ASSIGNED TASK
Write out the records again exactly and exclude the pictures.

DATA FOR THIS EXERCISE
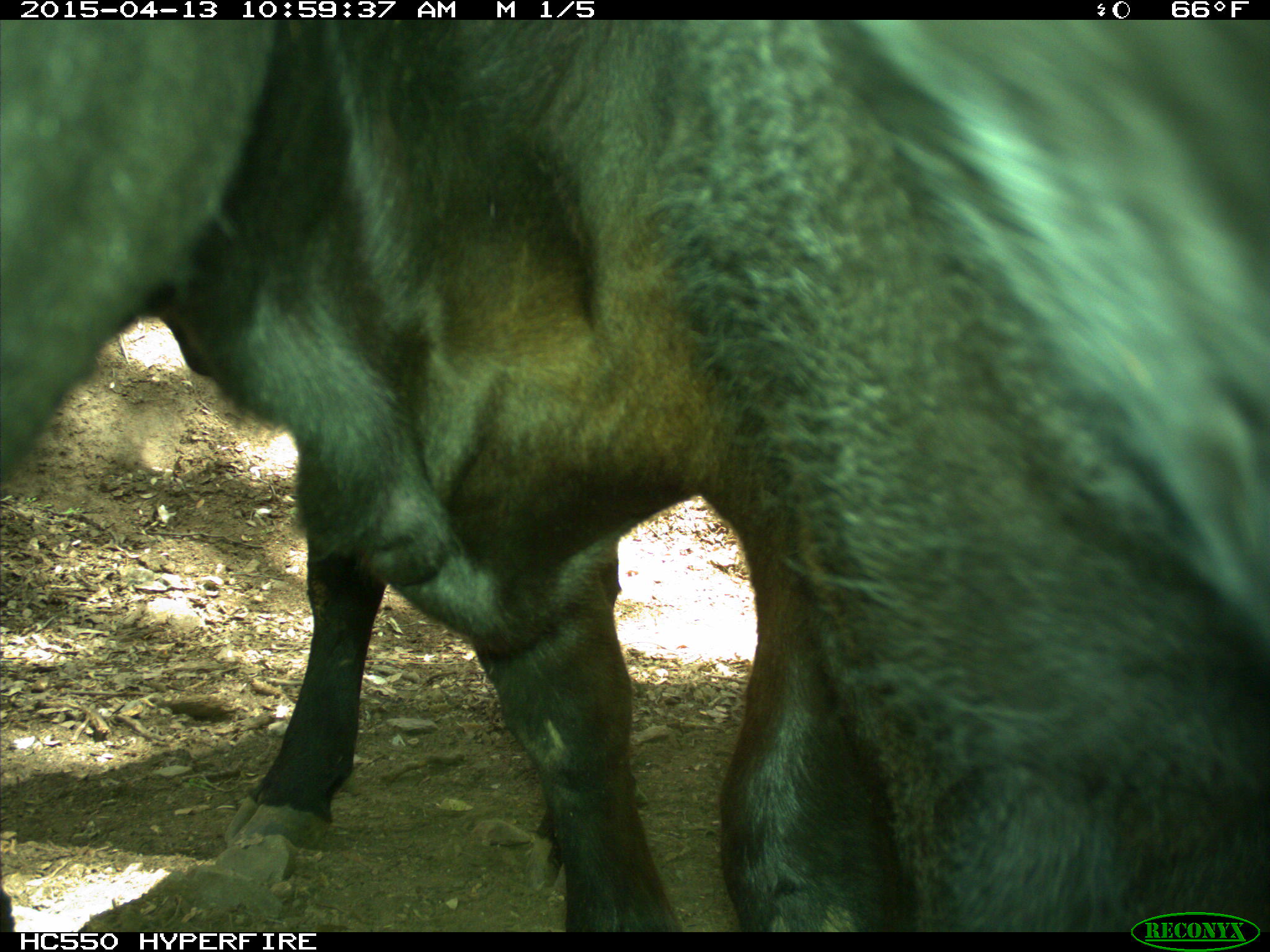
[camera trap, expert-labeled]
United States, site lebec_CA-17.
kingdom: Animalia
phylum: Chordata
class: Mammalia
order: Artiodactyla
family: Bovidae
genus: Bos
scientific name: Bos taurus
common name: domestic cow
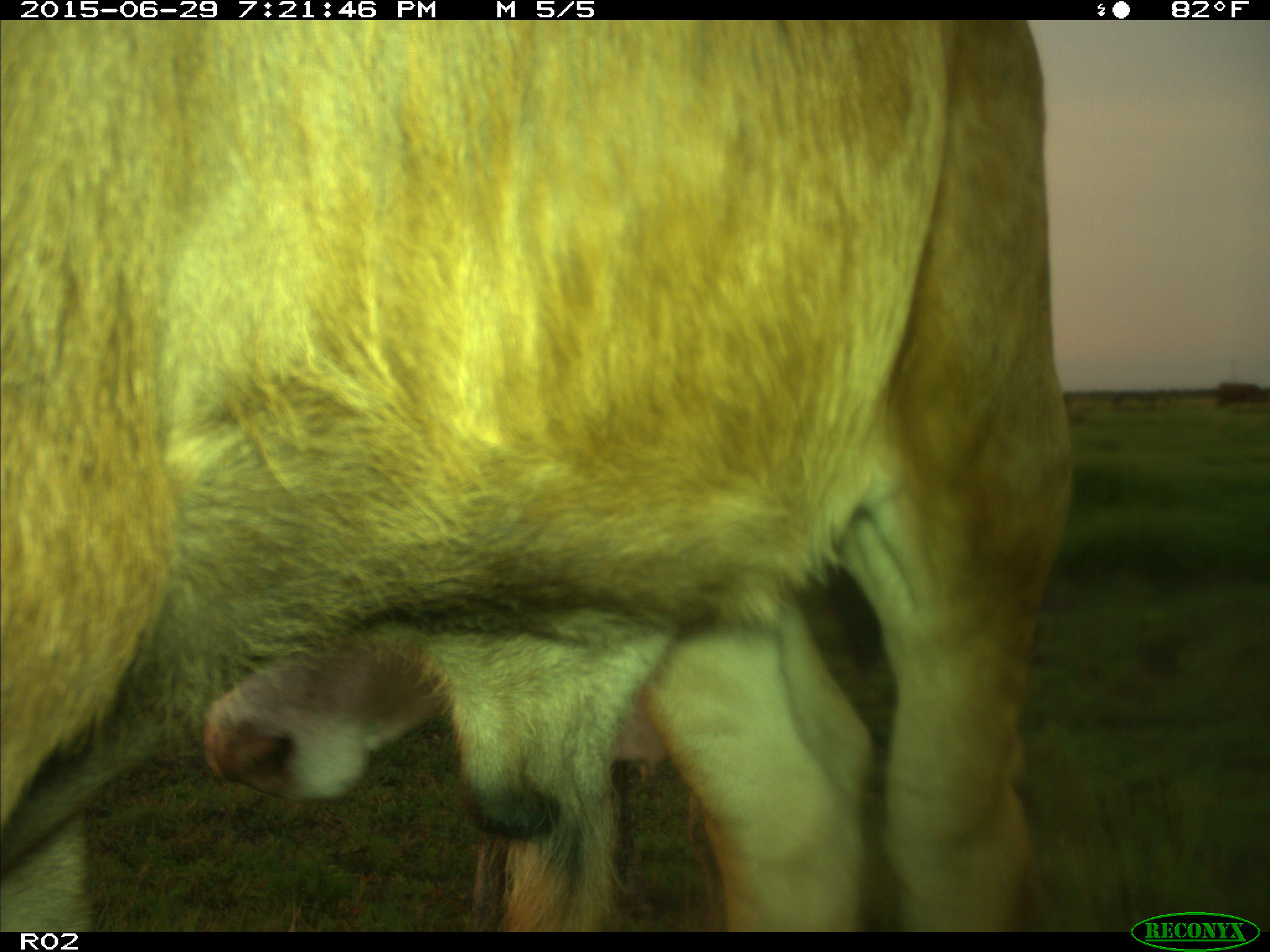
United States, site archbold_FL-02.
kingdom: Animalia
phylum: Chordata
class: Mammalia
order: Artiodactyla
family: Bovidae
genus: Bos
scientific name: Bos taurus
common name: domestic cow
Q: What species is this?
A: Bos taurus (domestic cow).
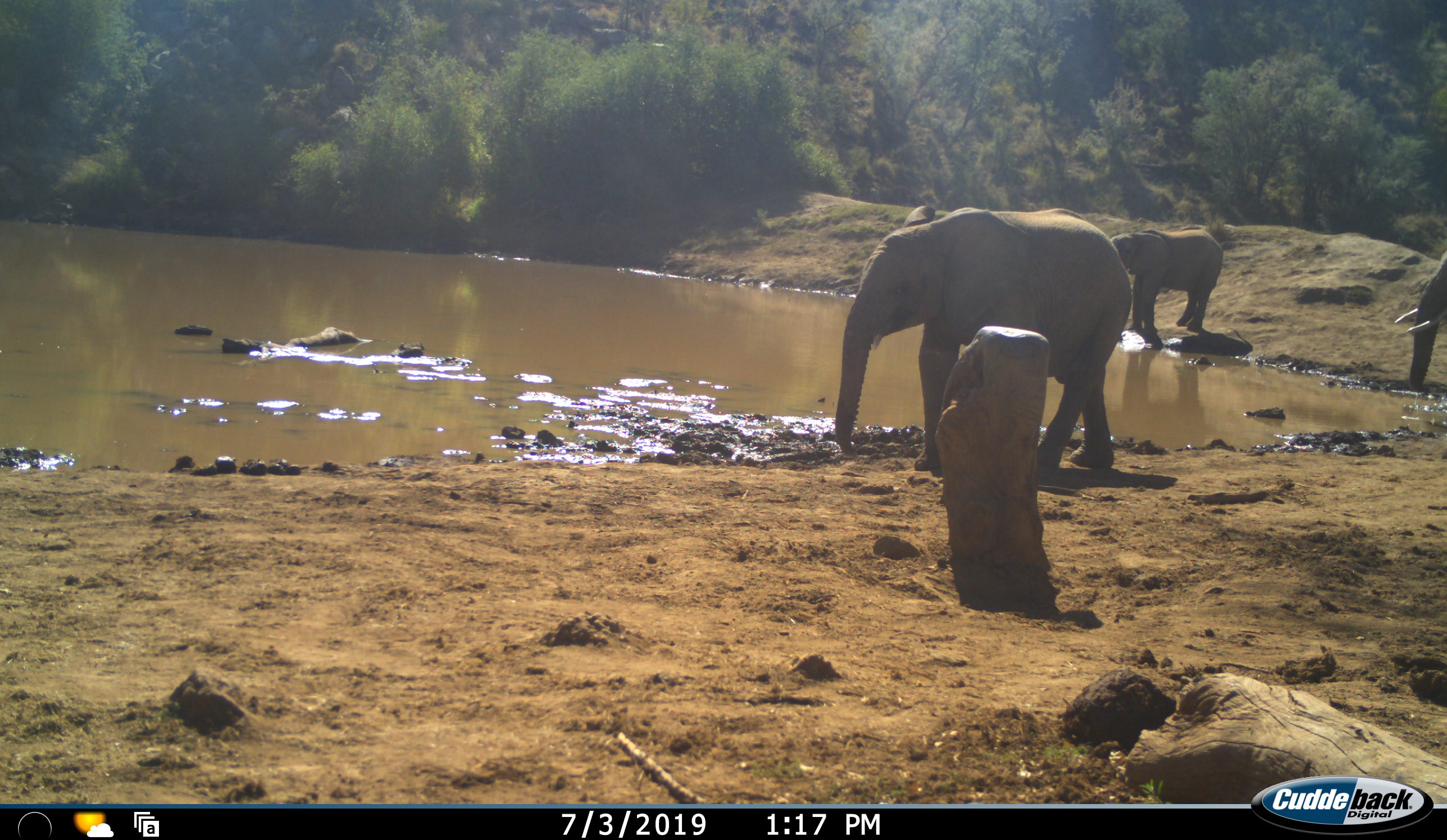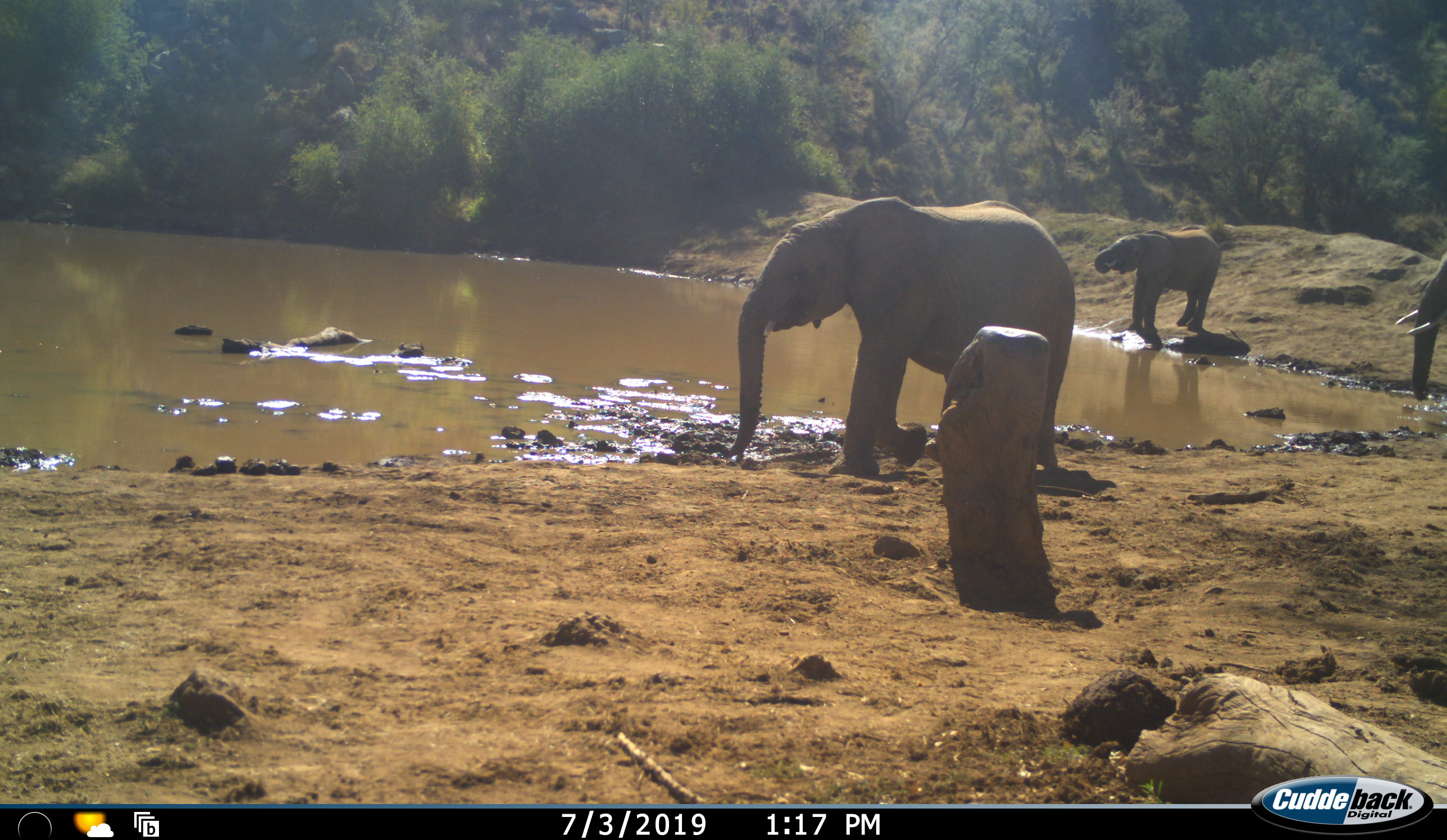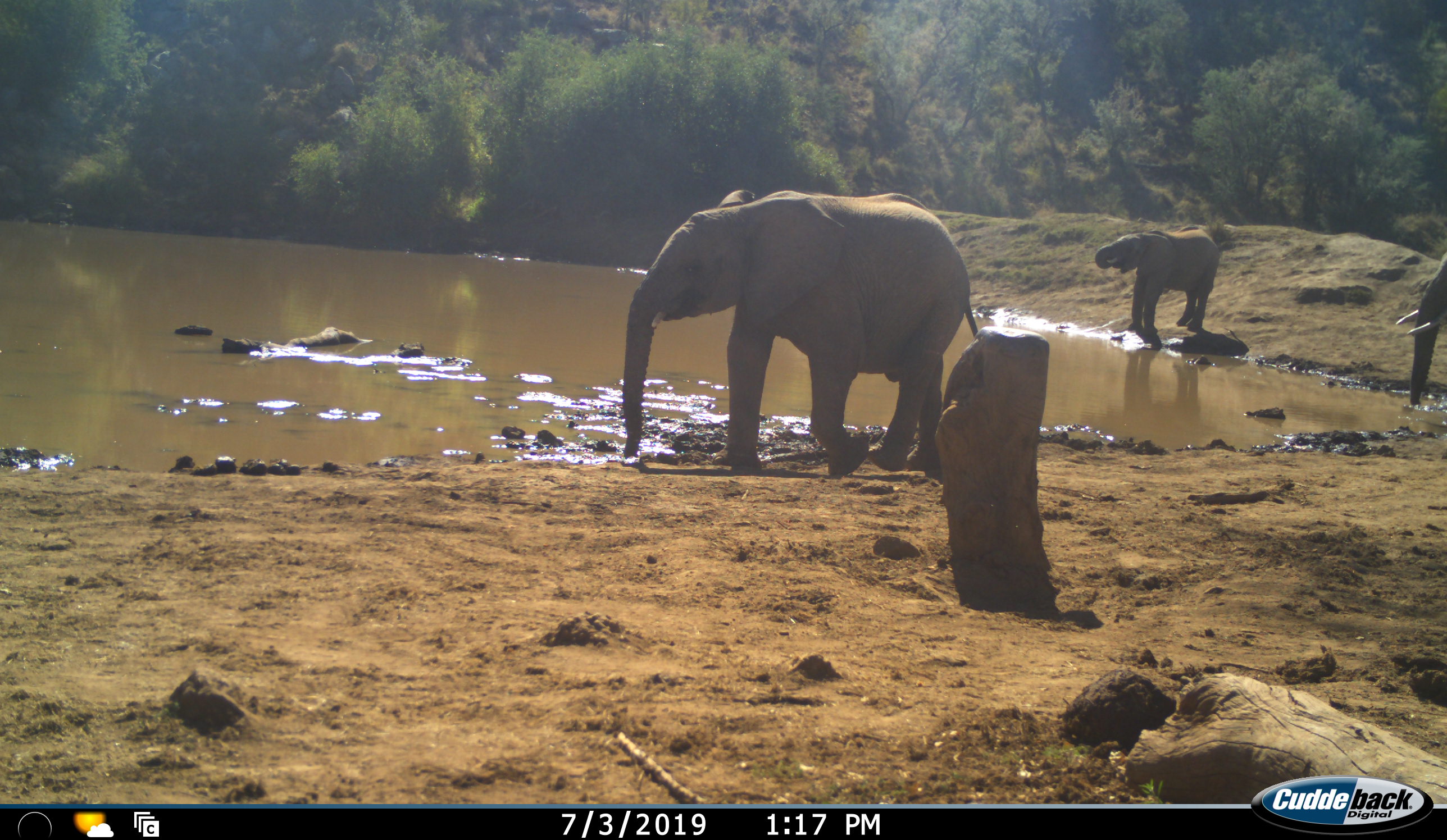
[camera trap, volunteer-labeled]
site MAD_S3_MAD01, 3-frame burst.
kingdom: Animalia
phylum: Chordata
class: Mammalia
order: Proboscidea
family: Elephantidae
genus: Loxodonta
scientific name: Loxodonta africana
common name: african bush elephant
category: elephant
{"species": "elephant (african bush elephant) (Loxodonta africana)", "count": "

WRITTEN RESPONSE
[camera trap, expert-labeled]
United States, site lebec_CA-17.
kingdom: Animalia
phylum: Chordata
class: Mammalia
order: Artiodactyla
family: Bovidae
genus: Bos
scientific name: Bos taurus
common name: domestic cow
United States, site archbold_FL-02.
kingdom: Animalia
phylum: Chordata
class: Mammalia
order: Artiodactyla
family: Bovidae
genus: Bos
scientific name: Bos taurus
common name: domestic cow
Q: What species is this?
A: Bos taurus (domestic cow).
[camera trap, volunteer-labeled]
site MAD_S3_MAD01, 3-frame burst.
kingdom: Animalia
phylum: Chordata
class: Mammalia
order: Proboscidea
family: Elephantidae
genus: Loxodonta
scientific name: Loxodonta africana
common name: african bush elephant
category: elephant
{"species": "elephant (african bush elephant) (Loxodonta africana)", "count": "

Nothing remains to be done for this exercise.